(READING PASSAGE Opens)

As legislators and regulators across Europe – Brexit bit between their teeth – are poised for all sorts of eventualities, advisers can at least rest assured that change is the constant on which they can depend.
But in the midst of seemingly constant flux, it can become easy to bow to what is insisted upon and lose sight of that which is needed – which, in turn, can be to the detriment of the very people said change set out to serve.
I thought of this when I saw an interesting study recently, which found that one to five-year-olds showed stories such as Rupert the Bear wearing clothes led to less factual knowledge and reasoning. Scientists say books that portray animals realistically lead to more learning and “more accurate biological understanding”.
But greater accuracy alone may not add even a modicum of meaning. And without meaning, well, there is not much. Pursuit of factual excellence while ignoring the story (of consumers lives) in which these facts are played out will not lead to better outcomes for anyone. In order to connect powerfully and meaningfully we must insist on more than cold, hard facts, creating a story that clients can not only understand but also experience.

(READING PASSAGE Closes)

_USING THE INFORMATION_:
**a)** In the column on advisers, what ages were the children in the study it mentions?
**b)** Write the next part of the column on advisers, picking up after its final sentence.
None of the items that follow are needed here.

(INFORMATION PROVIDED Opens)

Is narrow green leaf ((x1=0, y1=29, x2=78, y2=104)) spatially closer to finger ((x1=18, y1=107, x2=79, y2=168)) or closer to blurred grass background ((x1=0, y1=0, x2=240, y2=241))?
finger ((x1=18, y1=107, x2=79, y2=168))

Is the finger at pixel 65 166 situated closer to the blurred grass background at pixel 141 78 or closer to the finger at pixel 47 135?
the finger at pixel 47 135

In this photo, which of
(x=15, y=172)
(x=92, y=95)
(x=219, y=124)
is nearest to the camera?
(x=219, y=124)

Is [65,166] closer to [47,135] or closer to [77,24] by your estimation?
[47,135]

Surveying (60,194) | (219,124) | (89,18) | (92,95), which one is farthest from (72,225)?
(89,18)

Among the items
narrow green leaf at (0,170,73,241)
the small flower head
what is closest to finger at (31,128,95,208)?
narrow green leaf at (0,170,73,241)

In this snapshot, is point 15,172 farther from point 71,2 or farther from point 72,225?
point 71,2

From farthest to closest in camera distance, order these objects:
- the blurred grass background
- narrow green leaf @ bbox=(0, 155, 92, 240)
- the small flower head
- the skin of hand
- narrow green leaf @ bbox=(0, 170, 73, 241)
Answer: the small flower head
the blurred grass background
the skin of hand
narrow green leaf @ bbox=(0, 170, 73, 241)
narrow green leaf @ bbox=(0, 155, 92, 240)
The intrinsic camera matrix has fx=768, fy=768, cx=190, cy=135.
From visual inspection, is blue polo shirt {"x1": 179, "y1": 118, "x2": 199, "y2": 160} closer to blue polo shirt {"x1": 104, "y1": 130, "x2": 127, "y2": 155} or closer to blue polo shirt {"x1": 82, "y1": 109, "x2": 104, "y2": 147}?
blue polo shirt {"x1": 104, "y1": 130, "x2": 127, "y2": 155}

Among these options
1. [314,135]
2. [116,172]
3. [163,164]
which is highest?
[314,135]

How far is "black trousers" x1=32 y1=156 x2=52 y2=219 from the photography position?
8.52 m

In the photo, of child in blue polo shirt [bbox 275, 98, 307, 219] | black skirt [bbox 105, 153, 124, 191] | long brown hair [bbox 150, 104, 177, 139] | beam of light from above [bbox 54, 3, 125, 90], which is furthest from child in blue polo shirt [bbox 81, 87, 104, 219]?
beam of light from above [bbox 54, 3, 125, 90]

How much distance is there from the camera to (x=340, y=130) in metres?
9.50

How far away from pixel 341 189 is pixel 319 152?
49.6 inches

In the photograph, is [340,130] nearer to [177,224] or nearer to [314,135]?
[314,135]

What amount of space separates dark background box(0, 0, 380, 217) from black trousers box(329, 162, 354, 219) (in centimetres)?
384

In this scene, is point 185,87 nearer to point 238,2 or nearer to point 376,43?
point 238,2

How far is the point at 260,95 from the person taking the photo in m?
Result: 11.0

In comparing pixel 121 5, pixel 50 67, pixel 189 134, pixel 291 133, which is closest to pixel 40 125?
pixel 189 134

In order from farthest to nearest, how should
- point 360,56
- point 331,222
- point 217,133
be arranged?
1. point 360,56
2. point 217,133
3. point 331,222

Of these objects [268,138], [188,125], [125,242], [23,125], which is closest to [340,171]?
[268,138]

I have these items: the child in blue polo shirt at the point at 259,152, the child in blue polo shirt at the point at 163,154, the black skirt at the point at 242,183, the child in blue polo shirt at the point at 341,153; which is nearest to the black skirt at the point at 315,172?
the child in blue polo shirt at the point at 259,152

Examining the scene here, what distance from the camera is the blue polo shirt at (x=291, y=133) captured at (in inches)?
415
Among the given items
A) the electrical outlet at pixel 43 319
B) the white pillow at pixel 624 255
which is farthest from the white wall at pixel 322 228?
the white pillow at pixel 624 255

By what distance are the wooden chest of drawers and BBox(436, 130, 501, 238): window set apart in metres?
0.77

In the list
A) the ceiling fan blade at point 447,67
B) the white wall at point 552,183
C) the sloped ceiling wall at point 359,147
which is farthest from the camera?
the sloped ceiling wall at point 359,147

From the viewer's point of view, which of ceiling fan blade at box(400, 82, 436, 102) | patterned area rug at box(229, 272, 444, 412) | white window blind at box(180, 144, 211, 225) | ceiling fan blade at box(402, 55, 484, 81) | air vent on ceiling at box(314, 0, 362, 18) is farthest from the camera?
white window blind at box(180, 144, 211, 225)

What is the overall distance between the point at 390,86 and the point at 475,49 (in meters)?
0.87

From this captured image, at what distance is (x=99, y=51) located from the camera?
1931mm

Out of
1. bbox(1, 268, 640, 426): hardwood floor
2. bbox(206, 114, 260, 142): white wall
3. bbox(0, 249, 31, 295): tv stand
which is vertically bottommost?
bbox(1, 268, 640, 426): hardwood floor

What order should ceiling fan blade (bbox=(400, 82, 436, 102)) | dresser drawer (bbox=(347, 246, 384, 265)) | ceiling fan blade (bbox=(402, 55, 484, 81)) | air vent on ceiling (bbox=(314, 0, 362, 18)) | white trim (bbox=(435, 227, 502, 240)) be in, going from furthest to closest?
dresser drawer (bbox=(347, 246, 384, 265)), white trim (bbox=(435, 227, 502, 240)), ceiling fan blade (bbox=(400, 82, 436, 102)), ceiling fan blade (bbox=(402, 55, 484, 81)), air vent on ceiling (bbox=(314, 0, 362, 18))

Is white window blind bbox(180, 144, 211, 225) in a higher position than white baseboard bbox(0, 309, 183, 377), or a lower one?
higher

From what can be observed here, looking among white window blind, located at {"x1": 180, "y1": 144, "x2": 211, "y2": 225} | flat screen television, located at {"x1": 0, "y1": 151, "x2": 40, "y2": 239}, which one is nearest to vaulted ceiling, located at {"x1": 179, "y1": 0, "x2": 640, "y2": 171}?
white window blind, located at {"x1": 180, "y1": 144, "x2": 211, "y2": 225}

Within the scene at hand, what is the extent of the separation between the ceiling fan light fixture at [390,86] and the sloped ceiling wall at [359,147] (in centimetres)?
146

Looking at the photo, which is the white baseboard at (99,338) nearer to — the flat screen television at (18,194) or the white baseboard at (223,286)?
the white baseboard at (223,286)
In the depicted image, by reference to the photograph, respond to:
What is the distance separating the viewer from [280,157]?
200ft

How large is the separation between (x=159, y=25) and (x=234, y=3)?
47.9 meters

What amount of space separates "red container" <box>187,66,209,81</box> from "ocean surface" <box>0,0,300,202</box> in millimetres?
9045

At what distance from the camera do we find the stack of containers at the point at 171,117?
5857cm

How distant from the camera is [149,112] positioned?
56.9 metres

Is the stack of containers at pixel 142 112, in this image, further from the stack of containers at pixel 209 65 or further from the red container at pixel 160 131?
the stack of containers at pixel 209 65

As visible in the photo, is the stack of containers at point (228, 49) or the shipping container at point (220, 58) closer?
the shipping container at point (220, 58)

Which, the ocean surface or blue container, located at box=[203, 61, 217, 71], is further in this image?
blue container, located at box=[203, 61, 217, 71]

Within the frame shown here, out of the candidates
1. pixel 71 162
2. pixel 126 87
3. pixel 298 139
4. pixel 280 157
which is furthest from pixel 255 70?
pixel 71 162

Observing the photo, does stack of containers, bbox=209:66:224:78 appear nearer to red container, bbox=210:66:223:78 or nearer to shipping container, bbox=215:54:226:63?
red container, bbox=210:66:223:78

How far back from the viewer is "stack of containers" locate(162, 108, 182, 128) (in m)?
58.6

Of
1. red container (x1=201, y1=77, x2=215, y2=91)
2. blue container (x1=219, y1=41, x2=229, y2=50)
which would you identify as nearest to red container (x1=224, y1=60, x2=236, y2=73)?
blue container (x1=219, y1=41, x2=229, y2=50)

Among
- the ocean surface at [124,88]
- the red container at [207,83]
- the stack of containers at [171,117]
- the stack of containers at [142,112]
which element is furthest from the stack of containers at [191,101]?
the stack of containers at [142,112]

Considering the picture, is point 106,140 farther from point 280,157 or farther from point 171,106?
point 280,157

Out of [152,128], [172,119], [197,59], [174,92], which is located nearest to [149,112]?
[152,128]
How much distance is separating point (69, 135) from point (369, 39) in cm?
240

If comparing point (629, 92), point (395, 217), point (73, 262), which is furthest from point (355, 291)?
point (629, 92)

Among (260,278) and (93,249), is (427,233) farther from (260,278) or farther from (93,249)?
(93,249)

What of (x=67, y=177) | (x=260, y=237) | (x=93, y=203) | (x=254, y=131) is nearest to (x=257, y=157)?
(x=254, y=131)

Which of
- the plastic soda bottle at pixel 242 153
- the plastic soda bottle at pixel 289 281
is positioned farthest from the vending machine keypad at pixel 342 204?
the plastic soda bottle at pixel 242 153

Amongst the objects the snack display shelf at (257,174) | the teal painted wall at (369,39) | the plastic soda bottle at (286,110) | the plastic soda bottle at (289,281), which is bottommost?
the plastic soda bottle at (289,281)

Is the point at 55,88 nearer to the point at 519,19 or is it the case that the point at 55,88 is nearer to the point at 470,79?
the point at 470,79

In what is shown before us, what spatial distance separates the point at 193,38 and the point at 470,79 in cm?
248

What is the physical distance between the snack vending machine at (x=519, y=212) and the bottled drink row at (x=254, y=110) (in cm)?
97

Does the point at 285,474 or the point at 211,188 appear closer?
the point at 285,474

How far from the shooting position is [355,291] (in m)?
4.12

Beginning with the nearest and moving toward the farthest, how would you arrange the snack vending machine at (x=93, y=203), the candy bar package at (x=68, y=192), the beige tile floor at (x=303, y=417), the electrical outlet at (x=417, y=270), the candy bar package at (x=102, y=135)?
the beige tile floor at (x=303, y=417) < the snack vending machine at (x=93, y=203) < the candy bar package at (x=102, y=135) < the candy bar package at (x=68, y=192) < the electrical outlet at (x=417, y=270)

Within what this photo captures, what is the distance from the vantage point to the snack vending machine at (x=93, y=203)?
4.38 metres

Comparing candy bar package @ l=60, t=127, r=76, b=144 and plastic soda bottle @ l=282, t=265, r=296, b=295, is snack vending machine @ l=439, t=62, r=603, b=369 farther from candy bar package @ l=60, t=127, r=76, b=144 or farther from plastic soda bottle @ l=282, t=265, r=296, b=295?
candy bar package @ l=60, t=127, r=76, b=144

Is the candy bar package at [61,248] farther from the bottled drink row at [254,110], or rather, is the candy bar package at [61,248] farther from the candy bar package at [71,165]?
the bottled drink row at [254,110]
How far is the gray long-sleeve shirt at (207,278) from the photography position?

(INFORMATION PROVIDED Closes)
(INFORMATION PROVIDED Opens)

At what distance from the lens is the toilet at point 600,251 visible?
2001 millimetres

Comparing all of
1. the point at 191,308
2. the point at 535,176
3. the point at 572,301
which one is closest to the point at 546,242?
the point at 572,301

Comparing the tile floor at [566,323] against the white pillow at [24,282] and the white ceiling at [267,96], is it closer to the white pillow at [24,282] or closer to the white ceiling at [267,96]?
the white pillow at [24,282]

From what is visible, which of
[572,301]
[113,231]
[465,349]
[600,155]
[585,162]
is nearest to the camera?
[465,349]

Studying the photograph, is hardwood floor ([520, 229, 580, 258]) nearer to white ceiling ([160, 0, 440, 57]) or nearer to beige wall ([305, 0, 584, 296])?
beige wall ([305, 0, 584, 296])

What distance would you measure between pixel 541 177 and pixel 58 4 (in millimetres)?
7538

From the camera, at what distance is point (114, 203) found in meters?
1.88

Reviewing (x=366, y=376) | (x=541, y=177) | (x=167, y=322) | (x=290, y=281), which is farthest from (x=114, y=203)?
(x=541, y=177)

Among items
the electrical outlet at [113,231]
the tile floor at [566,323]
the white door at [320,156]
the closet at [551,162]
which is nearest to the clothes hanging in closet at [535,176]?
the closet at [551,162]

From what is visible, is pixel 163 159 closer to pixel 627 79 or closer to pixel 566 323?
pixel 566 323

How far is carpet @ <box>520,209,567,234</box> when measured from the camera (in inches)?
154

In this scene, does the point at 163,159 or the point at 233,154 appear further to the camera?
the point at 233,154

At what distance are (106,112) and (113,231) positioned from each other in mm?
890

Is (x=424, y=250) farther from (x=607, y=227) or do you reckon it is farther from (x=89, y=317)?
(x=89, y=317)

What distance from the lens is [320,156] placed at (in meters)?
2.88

(INFORMATION PROVIDED Closes)

_OUTPUTS IN ORDER_:
**a)** They were one to five years old.

**b)**
The poet and journalist George Sylvester Viereck charmed an interview out of an initially reluctant superstar physicist. He asked: “How do you account for your discoveries? Through intuition or inspiration?”
Albert Einstein replied: “Both. I sometimes feel I am right but do not know it. When two expeditions of scientists went to test my theory, I was convinced they would confirm my theory. I wasn’t surprised when the results confirmed my intuition but I would have been surprised had I been wrong. I’m enough of an artist to draw freely on my imagination, which I think is more important than knowledge. Knowledge is limited. Imagination encircles the world.”
Throughout our development as a species, we have relied on a blend of imagination and knowledge. Both are valuable. The Oxford English Dictionary states that imagination involves “forming a mental concept of what is not actually present to the senses”.
This is imperative in the intangible world of financial services.